— start RECORDS FOR THE EXERCISE —
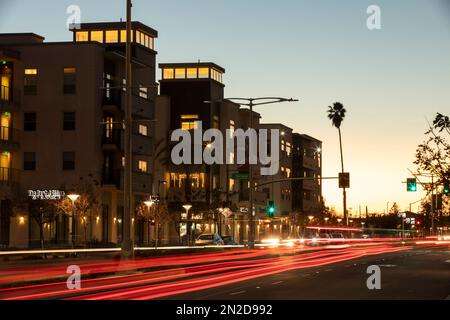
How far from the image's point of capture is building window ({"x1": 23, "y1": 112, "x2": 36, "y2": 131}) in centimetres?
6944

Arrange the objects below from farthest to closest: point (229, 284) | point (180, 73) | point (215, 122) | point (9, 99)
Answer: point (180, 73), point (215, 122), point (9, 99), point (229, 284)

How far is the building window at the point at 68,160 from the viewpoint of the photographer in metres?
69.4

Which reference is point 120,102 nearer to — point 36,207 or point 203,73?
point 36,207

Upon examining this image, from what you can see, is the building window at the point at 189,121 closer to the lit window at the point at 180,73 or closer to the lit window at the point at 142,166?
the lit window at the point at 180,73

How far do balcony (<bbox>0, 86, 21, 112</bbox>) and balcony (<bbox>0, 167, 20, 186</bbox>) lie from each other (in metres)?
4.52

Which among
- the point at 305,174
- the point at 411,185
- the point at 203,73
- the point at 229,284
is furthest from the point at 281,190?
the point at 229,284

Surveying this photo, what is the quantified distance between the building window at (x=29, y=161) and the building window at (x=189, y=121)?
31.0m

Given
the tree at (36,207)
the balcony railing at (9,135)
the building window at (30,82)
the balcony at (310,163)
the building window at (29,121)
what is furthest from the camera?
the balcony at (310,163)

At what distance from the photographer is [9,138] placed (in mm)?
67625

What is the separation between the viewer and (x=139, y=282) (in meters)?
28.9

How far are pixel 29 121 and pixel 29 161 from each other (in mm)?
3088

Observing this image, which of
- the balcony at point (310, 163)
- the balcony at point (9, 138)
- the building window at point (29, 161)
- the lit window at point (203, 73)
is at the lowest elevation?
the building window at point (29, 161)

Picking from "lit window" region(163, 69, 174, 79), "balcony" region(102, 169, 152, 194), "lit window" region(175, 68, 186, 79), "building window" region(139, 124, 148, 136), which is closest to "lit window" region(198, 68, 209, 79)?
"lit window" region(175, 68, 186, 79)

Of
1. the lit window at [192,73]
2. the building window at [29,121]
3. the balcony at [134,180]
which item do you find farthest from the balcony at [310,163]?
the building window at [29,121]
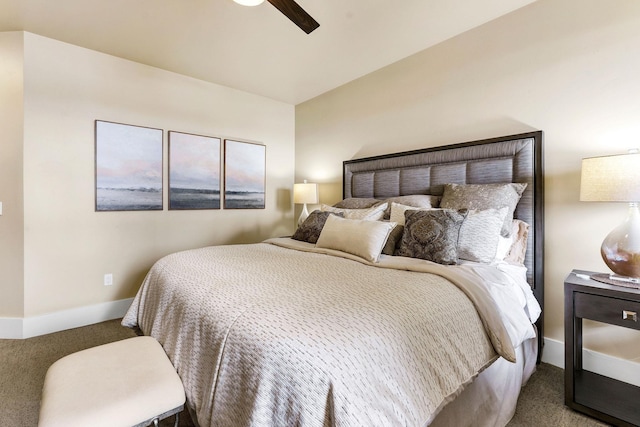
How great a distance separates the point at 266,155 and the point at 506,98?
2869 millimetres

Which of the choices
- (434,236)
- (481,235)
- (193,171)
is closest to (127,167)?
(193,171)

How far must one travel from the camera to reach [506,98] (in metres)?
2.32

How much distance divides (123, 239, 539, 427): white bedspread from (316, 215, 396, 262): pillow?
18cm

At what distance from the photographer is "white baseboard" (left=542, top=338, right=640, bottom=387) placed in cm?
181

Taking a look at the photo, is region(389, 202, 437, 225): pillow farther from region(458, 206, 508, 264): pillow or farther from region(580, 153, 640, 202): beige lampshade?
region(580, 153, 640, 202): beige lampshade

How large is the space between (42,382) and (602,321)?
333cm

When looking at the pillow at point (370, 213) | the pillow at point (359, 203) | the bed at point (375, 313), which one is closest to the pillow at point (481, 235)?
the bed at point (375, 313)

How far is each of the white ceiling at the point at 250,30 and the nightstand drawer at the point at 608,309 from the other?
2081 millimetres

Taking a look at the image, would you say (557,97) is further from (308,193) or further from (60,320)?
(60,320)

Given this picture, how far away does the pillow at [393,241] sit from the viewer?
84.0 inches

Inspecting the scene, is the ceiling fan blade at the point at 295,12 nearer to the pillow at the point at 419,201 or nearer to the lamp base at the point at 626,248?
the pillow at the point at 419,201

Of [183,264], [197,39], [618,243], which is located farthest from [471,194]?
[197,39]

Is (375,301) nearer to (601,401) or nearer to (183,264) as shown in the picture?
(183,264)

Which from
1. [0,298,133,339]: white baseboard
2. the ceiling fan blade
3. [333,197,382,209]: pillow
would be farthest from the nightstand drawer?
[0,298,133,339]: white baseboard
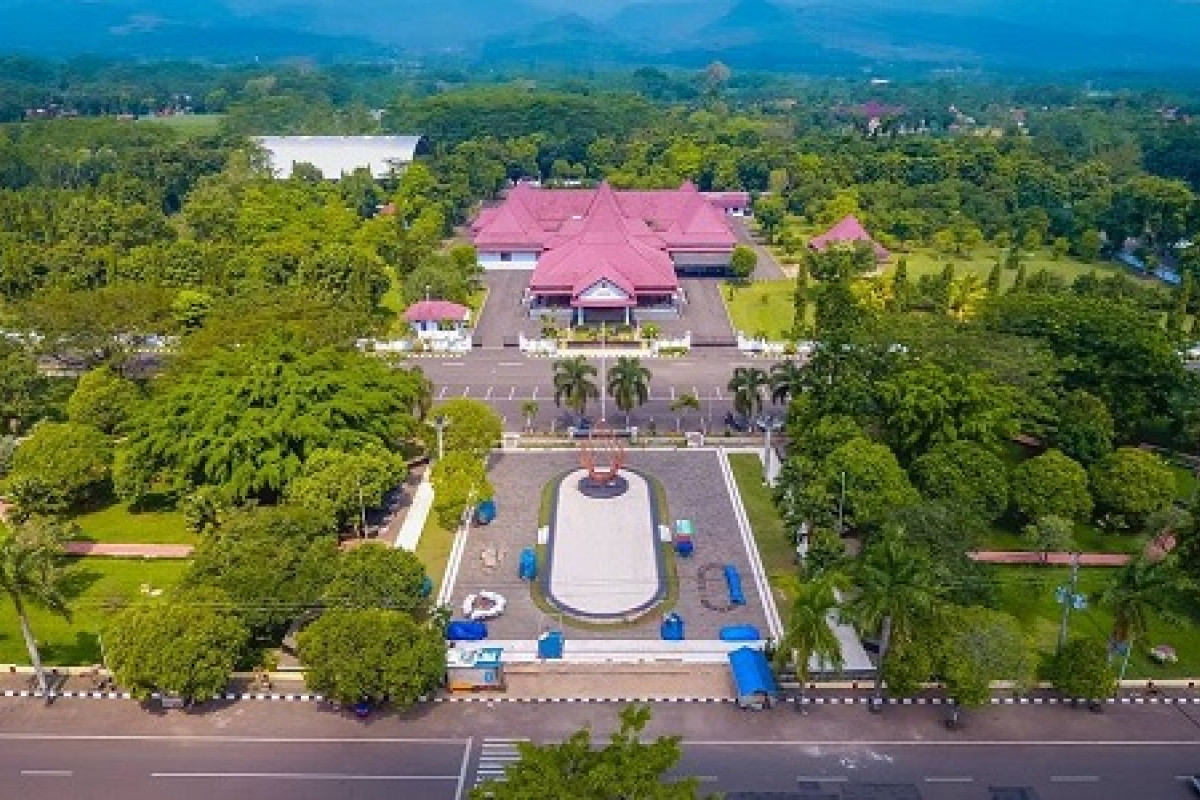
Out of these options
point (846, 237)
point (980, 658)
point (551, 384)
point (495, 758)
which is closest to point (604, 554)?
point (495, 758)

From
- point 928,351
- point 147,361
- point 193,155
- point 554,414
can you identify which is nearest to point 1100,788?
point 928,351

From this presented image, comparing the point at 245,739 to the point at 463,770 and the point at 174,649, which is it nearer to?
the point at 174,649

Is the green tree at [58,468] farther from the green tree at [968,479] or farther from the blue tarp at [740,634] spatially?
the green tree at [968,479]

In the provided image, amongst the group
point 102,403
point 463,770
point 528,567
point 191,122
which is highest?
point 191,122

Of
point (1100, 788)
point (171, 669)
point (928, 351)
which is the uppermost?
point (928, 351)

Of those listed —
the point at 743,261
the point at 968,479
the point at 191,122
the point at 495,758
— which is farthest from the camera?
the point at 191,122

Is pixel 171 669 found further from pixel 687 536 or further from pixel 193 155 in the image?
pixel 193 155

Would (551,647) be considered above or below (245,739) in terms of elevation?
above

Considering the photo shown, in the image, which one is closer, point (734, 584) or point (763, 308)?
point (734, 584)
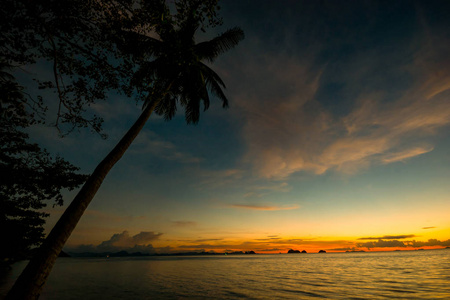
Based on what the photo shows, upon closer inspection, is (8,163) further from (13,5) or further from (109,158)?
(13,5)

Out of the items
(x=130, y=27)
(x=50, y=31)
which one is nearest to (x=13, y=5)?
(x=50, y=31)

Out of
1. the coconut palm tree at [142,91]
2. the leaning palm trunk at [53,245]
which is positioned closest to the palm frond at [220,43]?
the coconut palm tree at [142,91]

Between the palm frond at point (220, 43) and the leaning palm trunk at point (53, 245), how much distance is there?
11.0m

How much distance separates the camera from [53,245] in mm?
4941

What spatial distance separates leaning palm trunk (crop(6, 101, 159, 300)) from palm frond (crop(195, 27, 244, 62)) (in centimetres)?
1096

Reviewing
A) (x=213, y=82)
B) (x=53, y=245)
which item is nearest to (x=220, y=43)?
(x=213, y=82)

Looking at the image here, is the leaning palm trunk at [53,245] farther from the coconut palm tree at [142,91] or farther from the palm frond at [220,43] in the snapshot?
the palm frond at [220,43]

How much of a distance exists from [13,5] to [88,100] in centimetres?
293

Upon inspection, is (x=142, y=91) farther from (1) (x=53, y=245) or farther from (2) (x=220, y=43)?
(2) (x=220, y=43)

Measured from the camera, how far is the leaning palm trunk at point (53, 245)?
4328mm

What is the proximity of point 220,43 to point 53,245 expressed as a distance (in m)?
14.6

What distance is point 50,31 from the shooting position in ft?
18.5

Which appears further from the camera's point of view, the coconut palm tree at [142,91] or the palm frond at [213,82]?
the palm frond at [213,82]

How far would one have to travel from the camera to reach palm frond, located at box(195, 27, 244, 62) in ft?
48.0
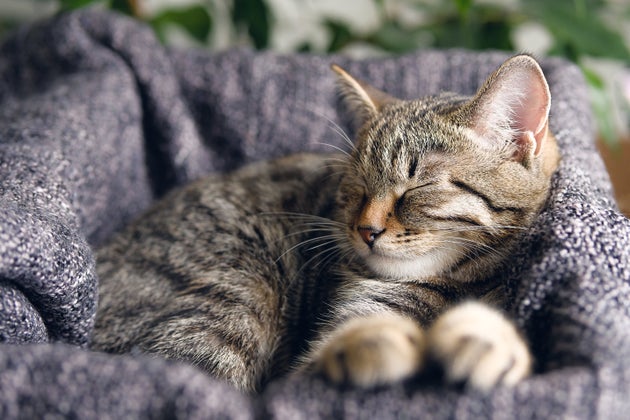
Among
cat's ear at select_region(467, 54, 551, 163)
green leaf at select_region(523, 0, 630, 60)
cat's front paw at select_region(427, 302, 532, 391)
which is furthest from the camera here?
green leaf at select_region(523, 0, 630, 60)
— end RECORDS FOR THE EXERCISE —
> REQUIREMENTS: Go through the data above and transcribe it in full, omitting any image.

> COMPLETE ANSWER:
How far from the image's point of capture is building window ({"x1": 23, "y1": 112, "x2": 36, "y2": 131}) in centimetres?
6944

Arrange the objects below from farthest to closest: point (229, 284) | point (180, 73) | point (215, 122) | point (9, 99)
Answer: point (180, 73), point (215, 122), point (9, 99), point (229, 284)

How far is the building window at the point at 68,160 from the viewpoint of the photographer in metres?
69.4

Which reference is point 120,102 nearer to — point 36,207 or point 203,73?
point 36,207

Upon examining this image, from what you can see, is the building window at the point at 189,121 closer to the lit window at the point at 180,73 or closer to the lit window at the point at 142,166?
the lit window at the point at 180,73

How far do balcony (<bbox>0, 86, 21, 112</bbox>) and balcony (<bbox>0, 167, 20, 186</bbox>) lie from each other (in metres)?
4.52

Which among
- the point at 305,174
- the point at 411,185
- the point at 203,73
- the point at 229,284
is furthest from the point at 281,190?
the point at 229,284

Surveying this photo, what is the quantified distance between the building window at (x=29, y=161) and the building window at (x=189, y=121)?
31.0m

Given
the tree at (36,207)
the balcony railing at (9,135)
the building window at (30,82)
the balcony at (310,163)
the building window at (29,121)
what is furthest from the camera?
the balcony at (310,163)

At what distance from the photographer is [9,138] placed (in mm)?
67625

What is the separation between the viewer and (x=139, y=282) (in meters)?
28.9

How far are pixel 29 121 and pixel 29 161 from each other (in mm)?
3088

Observing this image, which of
- the balcony at point (310, 163)
- the balcony at point (9, 138)
- the building window at point (29, 161)
- the lit window at point (203, 73)
is at the lowest elevation?
the building window at point (29, 161)

Picking from "lit window" region(163, 69, 174, 79), "balcony" region(102, 169, 152, 194), "lit window" region(175, 68, 186, 79), "building window" region(139, 124, 148, 136), which is closest to "lit window" region(198, 68, 209, 79)?
"lit window" region(175, 68, 186, 79)

Of
1. the lit window at [192,73]
2. the building window at [29,121]
3. the balcony at [134,180]
which item do you find farthest from the balcony at [310,163]?
the building window at [29,121]
How great a distance separates the point at 266,155 and the point at 506,98?
2869 millimetres

Which of the choices
- (434,236)
- (481,235)
- (193,171)
is closest to (127,167)?
(193,171)

How far must one travel from the camera to reach [506,98] (in metres)?
2.32

How much distance divides (123, 239, 539, 427): white bedspread from (316, 215, 396, 262): pillow?
18cm

At what distance from the photographer is "white baseboard" (left=542, top=338, right=640, bottom=387) placed in cm?
181

Taking a look at the photo, is region(389, 202, 437, 225): pillow farther from region(458, 206, 508, 264): pillow or farther from region(580, 153, 640, 202): beige lampshade?
region(580, 153, 640, 202): beige lampshade

How large is the space between (42,382) and (602,321)?
333cm

When looking at the pillow at point (370, 213) | the pillow at point (359, 203) | the bed at point (375, 313), which one is closest to the pillow at point (481, 235)?
the bed at point (375, 313)

How far is each of the white ceiling at the point at 250,30 and the nightstand drawer at the point at 608,309 from the other?
2081 millimetres

Taking a look at the image, would you say (557,97) is further from (308,193) or further from (60,320)?
(60,320)

Given this picture, how far away does the pillow at [393,241] sit from the viewer?
84.0 inches

Inspecting the scene, is the ceiling fan blade at the point at 295,12 nearer to the pillow at the point at 419,201 or nearer to the lamp base at the point at 626,248?
the pillow at the point at 419,201

Of [183,264], [197,39], [618,243], which is located farthest from [471,194]?
[197,39]

Is (375,301) nearer to (601,401) or nearer to (183,264) as shown in the picture?
(183,264)

Which from
1. [0,298,133,339]: white baseboard
2. the ceiling fan blade
3. [333,197,382,209]: pillow
would be farthest from the nightstand drawer?
[0,298,133,339]: white baseboard
Out of these options
point (846, 237)
point (980, 658)
point (551, 384)
point (495, 758)
which is closest to point (604, 554)?
point (495, 758)

From
- point 928,351
- point 147,361
- point 193,155
- point 554,414
can you identify which is nearest to point 1100,788?
point 928,351

From this presented image, comparing the point at 245,739 to the point at 463,770 and the point at 174,649, which is it nearer to?
the point at 174,649

Is the green tree at [58,468] farther from the green tree at [968,479] or farther from the blue tarp at [740,634] spatially?
the green tree at [968,479]

In the provided image, amongst the group
point 102,403
point 463,770
point 528,567
point 191,122
which is highest?
point 191,122

Of
point (1100, 788)
point (171, 669)
point (928, 351)
which is the uppermost?
point (928, 351)

Of those listed —
the point at 743,261
the point at 968,479
the point at 191,122
the point at 495,758
— which is farthest from the camera?
the point at 191,122

Is pixel 171 669 found further from pixel 687 536 or further from pixel 193 155 in the image?
pixel 193 155

Would (551,647) be considered above or below (245,739) in terms of elevation?
above

Considering the photo shown, in the image, which one is closer, point (734, 584) or point (763, 308)?
point (734, 584)
Based on what the photo shows, upon closer inspection, is (8,163) further from (13,5) or further from (109,158)?
(13,5)

Out of the items
(x=130, y=27)
(x=50, y=31)
which one is nearest to (x=13, y=5)?
(x=50, y=31)

Out of
1. the coconut palm tree at [142,91]
2. the leaning palm trunk at [53,245]
which is positioned closest to the palm frond at [220,43]?
the coconut palm tree at [142,91]

Between the palm frond at point (220, 43) and the leaning palm trunk at point (53, 245), how much distance is there?
11.0m

How much distance separates the camera from [53,245] in mm?
4941

What spatial distance separates leaning palm trunk (crop(6, 101, 159, 300)) from palm frond (crop(195, 27, 244, 62)) (in centimetres)?
1096

Reviewing
A) (x=213, y=82)
B) (x=53, y=245)
which item is nearest to (x=220, y=43)?
(x=213, y=82)

Looking at the image here, is the leaning palm trunk at [53,245] farther from the coconut palm tree at [142,91] or farther from the palm frond at [220,43] in the snapshot?
the palm frond at [220,43]

How much of a distance exists from [13,5] to [88,100] in centimetres?
293

Upon inspection, is (x=142, y=91) farther from (1) (x=53, y=245) or farther from (2) (x=220, y=43)?
(2) (x=220, y=43)

Measured from the camera, how far is the leaning palm trunk at point (53, 245)?
4328mm

What is the proximity of point 220,43 to point 53,245 expressed as a distance (in m)?
14.6

What distance is point 50,31 from the shooting position in ft?
18.5

Which appears further from the camera's point of view, the coconut palm tree at [142,91] or the palm frond at [213,82]?
the palm frond at [213,82]

How far would one have to travel from the camera to reach palm frond, located at box(195, 27, 244, 62) in ft?
48.0
Among
cat's ear at select_region(467, 54, 551, 163)
green leaf at select_region(523, 0, 630, 60)
cat's front paw at select_region(427, 302, 532, 391)
which is furthest from the camera here?
green leaf at select_region(523, 0, 630, 60)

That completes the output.